#### Your objective
Return every line of the listing below that contains the string "grey", matching case exactly.

--- BEGIN Extracted entries ---

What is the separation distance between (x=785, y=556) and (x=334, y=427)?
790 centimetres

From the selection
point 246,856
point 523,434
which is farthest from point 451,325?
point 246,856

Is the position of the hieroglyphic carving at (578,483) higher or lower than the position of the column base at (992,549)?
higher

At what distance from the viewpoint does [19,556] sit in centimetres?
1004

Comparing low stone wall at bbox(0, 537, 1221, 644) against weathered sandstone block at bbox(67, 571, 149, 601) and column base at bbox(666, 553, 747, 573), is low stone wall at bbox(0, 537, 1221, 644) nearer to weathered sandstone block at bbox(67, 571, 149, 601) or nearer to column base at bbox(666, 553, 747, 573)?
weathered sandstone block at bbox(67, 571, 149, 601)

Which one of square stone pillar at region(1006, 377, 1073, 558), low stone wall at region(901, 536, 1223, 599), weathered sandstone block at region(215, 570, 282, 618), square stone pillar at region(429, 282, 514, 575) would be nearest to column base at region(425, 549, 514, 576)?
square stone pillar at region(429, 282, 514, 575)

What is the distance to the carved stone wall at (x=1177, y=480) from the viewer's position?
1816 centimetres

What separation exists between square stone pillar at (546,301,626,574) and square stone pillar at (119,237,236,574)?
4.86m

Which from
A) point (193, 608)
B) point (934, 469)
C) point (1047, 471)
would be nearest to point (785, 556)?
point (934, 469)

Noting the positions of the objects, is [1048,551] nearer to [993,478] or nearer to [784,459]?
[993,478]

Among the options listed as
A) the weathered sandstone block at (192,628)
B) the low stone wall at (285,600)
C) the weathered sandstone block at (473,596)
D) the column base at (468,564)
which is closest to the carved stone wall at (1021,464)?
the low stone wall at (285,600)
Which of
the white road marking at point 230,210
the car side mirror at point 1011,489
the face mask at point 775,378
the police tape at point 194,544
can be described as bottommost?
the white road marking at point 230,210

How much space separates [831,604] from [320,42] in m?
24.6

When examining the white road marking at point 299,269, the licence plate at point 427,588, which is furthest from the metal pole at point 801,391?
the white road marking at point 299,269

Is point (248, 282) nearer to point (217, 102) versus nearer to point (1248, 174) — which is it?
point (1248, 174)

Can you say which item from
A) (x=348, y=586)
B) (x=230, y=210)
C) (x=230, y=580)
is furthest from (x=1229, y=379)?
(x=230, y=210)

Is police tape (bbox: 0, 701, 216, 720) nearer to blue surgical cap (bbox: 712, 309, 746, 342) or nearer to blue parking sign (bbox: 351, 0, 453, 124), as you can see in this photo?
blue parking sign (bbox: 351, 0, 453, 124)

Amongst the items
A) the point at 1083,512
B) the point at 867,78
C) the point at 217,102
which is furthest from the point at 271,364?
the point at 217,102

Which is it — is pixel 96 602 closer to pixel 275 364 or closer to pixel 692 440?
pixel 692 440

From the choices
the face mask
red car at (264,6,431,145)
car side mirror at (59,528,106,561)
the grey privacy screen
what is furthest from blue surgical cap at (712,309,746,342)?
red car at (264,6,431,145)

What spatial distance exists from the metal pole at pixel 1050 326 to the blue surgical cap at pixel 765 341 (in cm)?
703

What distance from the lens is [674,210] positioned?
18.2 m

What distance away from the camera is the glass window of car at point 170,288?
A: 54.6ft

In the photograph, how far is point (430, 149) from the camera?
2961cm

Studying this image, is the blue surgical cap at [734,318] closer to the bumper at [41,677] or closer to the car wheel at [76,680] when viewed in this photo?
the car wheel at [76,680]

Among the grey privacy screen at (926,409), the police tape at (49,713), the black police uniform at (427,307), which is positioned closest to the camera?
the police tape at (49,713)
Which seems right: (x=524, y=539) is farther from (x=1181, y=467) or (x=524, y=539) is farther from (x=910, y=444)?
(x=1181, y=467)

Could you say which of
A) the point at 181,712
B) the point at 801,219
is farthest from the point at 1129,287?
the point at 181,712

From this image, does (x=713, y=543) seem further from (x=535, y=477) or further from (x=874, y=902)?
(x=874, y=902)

--- END Extracted entries ---

#### Reply to the task
the grey privacy screen
Among the grey privacy screen at (926,409), the police tape at (49,713), the black police uniform at (427,307), which is positioned closest to the camera?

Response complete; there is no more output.